[Data on spatial positioning]
● ● ● ● ● ● ●
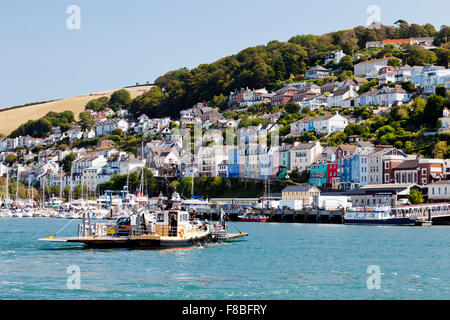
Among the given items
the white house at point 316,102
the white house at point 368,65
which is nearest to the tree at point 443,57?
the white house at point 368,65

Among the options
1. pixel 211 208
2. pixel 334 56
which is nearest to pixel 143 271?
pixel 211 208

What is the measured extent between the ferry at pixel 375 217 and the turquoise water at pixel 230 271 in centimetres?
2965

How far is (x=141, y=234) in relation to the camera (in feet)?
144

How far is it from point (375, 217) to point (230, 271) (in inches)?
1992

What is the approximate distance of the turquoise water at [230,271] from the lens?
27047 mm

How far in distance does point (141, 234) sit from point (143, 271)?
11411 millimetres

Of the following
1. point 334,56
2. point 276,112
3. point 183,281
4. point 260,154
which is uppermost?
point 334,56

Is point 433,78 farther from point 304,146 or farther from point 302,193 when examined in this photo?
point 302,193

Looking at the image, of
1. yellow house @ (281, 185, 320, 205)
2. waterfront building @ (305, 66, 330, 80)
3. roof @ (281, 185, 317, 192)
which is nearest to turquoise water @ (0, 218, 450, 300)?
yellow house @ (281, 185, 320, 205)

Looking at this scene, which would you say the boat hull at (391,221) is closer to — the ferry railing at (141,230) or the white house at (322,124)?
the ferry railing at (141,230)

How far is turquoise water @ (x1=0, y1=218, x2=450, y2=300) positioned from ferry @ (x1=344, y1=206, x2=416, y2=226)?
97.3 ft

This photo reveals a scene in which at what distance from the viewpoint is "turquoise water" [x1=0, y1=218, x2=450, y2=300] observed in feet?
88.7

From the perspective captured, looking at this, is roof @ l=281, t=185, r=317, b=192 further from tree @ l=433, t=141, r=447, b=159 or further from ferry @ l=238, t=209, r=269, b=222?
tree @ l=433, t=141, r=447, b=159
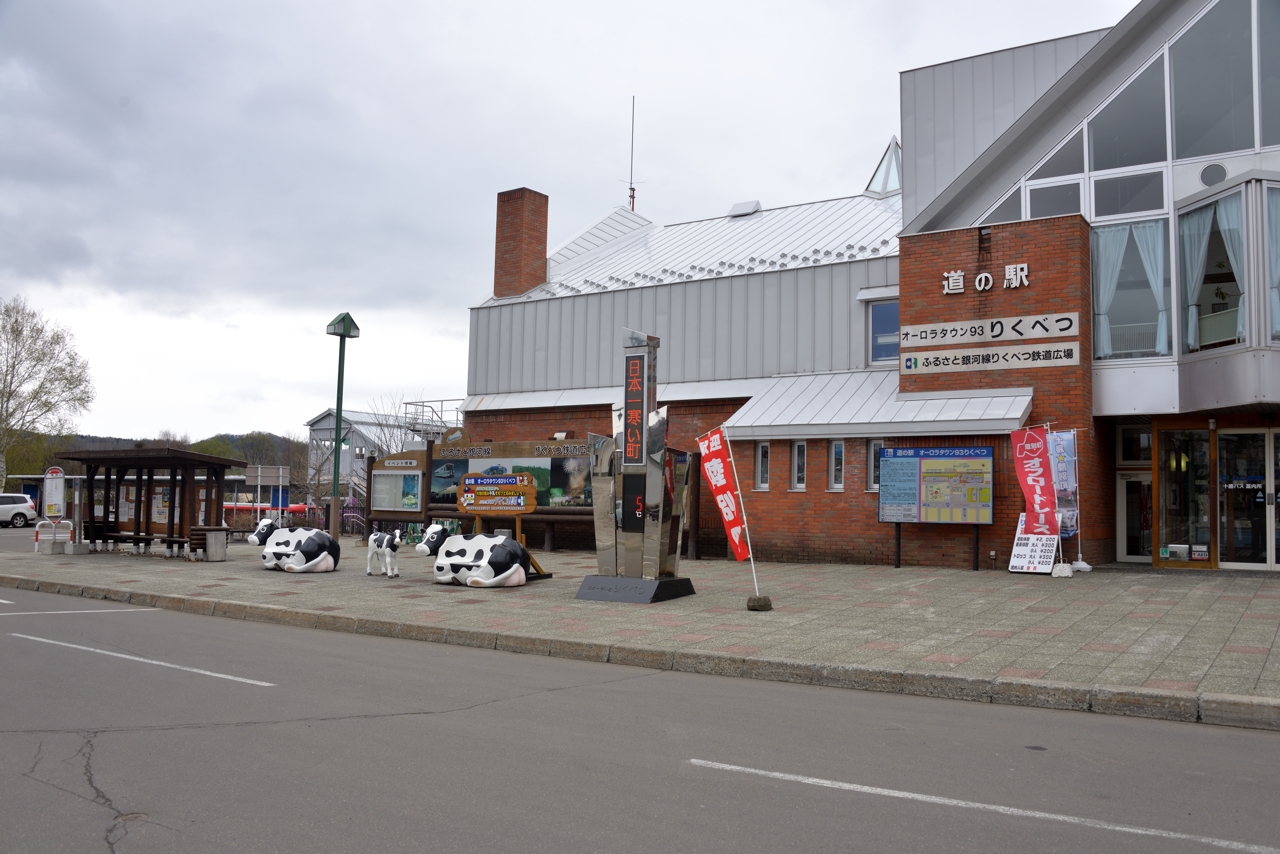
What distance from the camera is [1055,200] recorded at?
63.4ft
● ● ● ● ● ● ●
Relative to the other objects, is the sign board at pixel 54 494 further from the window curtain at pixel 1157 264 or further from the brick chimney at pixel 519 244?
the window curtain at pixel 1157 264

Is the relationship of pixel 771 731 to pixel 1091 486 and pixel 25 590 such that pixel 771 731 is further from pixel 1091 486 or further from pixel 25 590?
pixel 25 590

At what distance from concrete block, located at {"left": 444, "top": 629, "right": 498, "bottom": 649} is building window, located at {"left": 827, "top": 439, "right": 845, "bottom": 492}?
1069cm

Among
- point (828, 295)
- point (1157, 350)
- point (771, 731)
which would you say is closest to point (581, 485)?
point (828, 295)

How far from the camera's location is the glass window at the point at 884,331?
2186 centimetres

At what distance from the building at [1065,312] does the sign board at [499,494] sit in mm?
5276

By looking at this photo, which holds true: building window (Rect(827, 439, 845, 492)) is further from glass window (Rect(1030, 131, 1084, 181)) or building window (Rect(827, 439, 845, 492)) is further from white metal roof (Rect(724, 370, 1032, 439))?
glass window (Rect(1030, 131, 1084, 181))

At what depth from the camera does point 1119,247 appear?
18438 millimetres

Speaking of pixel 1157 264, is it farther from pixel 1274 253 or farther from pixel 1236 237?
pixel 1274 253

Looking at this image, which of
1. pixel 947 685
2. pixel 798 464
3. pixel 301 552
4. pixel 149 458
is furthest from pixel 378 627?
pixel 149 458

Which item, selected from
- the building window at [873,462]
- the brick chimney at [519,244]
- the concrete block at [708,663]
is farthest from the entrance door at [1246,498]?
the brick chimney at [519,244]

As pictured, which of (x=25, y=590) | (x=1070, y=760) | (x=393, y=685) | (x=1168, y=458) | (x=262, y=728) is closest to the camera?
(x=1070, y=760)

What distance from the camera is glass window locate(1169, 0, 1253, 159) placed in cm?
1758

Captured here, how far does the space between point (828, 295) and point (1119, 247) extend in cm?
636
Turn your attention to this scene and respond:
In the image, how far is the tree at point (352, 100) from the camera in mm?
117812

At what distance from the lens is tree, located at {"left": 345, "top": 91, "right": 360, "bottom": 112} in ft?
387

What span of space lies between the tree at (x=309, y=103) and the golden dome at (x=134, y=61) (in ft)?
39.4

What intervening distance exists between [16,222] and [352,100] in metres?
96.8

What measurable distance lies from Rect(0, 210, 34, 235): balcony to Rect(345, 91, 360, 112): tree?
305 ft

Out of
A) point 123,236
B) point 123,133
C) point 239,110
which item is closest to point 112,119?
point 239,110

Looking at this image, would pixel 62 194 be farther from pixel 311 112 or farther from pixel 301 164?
● ● ● ● ● ● ●
> AIM OF THE EXERCISE
Please render the data as a numbered list, starting at the line containing "How far from" and ending at the line containing "Looking at this image, would", both lines included and blank lines omitted.

> FINAL RESULT
1. How far from the camera's location is the glass window at the point at 884,331?
2. 2186 centimetres
3. At what distance from the building at [1065,312] does the sign board at [499,494] sit in mm?
4. 5276
5. By looking at this photo, which holds true: building window (Rect(827, 439, 845, 492)) is further from glass window (Rect(1030, 131, 1084, 181)) or building window (Rect(827, 439, 845, 492)) is further from white metal roof (Rect(724, 370, 1032, 439))?
6. glass window (Rect(1030, 131, 1084, 181))
7. At what depth from the camera does point 1119,247 appear?
8. 18438 millimetres
9. Speaking of pixel 1157 264, is it farther from pixel 1274 253 or farther from pixel 1236 237?
10. pixel 1274 253
11. Looking at this image, which of
12. 1. pixel 947 685
13. 2. pixel 798 464
14. 3. pixel 301 552
15. 4. pixel 149 458
16. is furthest from pixel 378 627?
17. pixel 149 458
18. Which item, selected from
19. - the building window at [873,462]
20. - the brick chimney at [519,244]
21. - the concrete block at [708,663]
22. is farthest from the entrance door at [1246,498]?
23. the brick chimney at [519,244]
24. As pictured, which of (x=25, y=590) | (x=1070, y=760) | (x=393, y=685) | (x=1168, y=458) | (x=262, y=728) is closest to the camera?
25. (x=1070, y=760)
26. What distance from the camera is glass window locate(1169, 0, 1253, 159) placed in cm?
27. 1758
28. Captured here, how far does the space between point (828, 295) and point (1119, 247) extend in cm?
29. 636
30. Turn your attention to this scene and respond:
31. In the image, how far is the tree at point (352, 100) from the camera in mm?
32. 117812
33. At what distance from the lens is tree, located at {"left": 345, "top": 91, "right": 360, "bottom": 112} in ft?
34. 387
35. What span of space lies between the tree at (x=309, y=103) and the golden dome at (x=134, y=61) (in ft)?
36. 39.4
37. What intervening distance exists between [16,222] and [352,100] in metres?
38. 96.8
39. What measurable distance lies from Rect(0, 210, 34, 235): balcony to Rect(345, 91, 360, 112): tree?
40. 305 ft
41. Out of
42. A) point 123,236
43. B) point 123,133
44. C) point 239,110
45. which item is closest to point 112,119?
46. point 239,110
47. Looking at this image, would pixel 62 194 be farther from pixel 311 112 or farther from pixel 301 164?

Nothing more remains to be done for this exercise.